Union of closed subschemes with the structure sheaf over it

As with all definitions, there is no "proof" that the adopted definition is the right one but only a feeling that it better corresponds to our intuition.

In the case at hand, taking $R/IJ$ as structure sheaf would make union schemes nonreduced for no good reason. For example take $R=k[x,y,z], I=(y,z), J=(x,z)$. Geometrically you are describing the union $U$ of the $x$-axis and the $y$-axis in affine three space $\mathbb A^3_k$ . It should have a reduced structure, correctly described by $I\cap J$, whereas $I.J=(xy,zx, zy, z^2)$ would make the function $z$ nilpotent but not zero on $U$, which feels wrong since $U$ should be a closed subscheme of the plane $z=0$.

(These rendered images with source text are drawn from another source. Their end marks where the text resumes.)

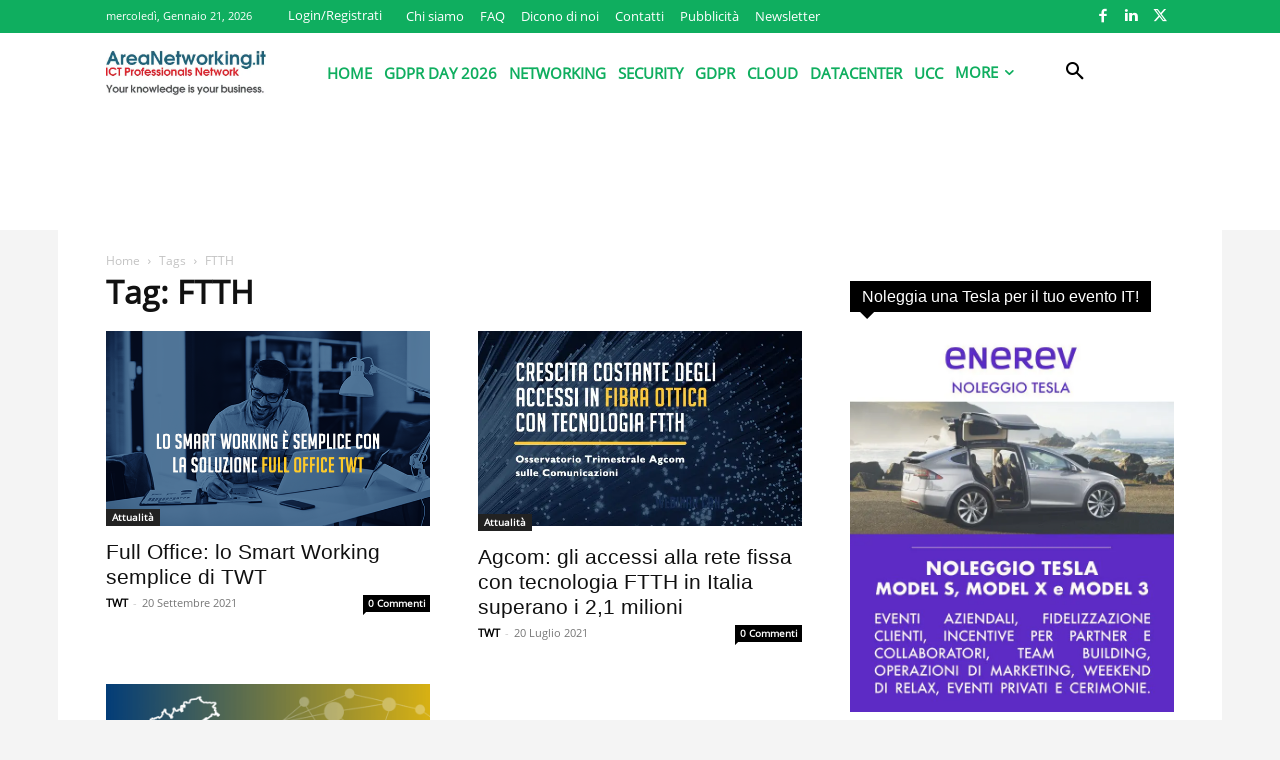

--- FILE ---
content_type: text/html; charset=utf-8
request_url: https://www.google.com/recaptcha/api2/aframe
body_size: 270
content:
<!DOCTYPE HTML><html><head><meta http-equiv="content-type" content="text/html; charset=UTF-8"></head><body><script nonce="3YQqKmZwwKNAhZIHl4xkdQ">/** Anti-fraud and anti-abuse applications only. See google.com/recaptcha */ try{var clients={'sodar':'https://pagead2.googlesyndication.com/pagead/sodar?'};window.addEventListener("message",function(a){try{if(a.source===window.parent){var b=JSON.parse(a.data);var c=clients[b['id']];if(c){var d=document.createElement('img');d.src=c+b['params']+'&rc='+(localStorage.getItem("rc::a")?sessionStorage.getItem("rc::b"):"");window.document.body.appendChild(d);sessionStorage.setItem("rc::e",parseInt(sessionStorage.getItem("rc::e")||0)+1);localStorage.setItem("rc::h",'1768965036384');}}}catch(b){}});window.parent.postMessage("_grecaptcha_ready", "*");}catch(b){}</script></body></html>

A more brutal objection to the idea of defining the union of two subschemes by the product of their ideals is that a subscheme $U$ would practically never be equal to its union with itself, since in general$ I\neq I^2$ : we would have (almost always) $$U\neq U \cup U$$
That looks bad!

(i) The union of two closed subschemes should be the smallest closed subscheme containing the two given ones; if you like, an initial object in the category of all closed subschemes containing the given two. In the case when the two given closed subschemes are $V(I)$ and $V(J)$, this is is $V(I\cap J)$. (The operation $V$ interchanges closed sets and ideals, and is order reversing.)

(ii) In function-theoretic terms, a function $f$ (i.e. an element of the ring $A$) should vanish on $V(I) \cup V(J)$ (i.e. lie in the ideal cutting out $V(I)\cup V(J)$) if and only it vanishes on both $V(I)$ and $V(J)$ (i.e. lies in $I$ and $J$), which happens if and only if $f$ lies in $I\cap J$. Thus we are forced to define $V(I)\cup V(J) = V(I\cap J)$, if union is to have anything like its usual meaning.

Because the first one is the right answer in the case of affine varieties, and the second one is not. Indeed, $R/I$, $R/J$ are nilpotent-free implies $R/I\cap J$ is nilpotent-free, but not so for $R/IJ$.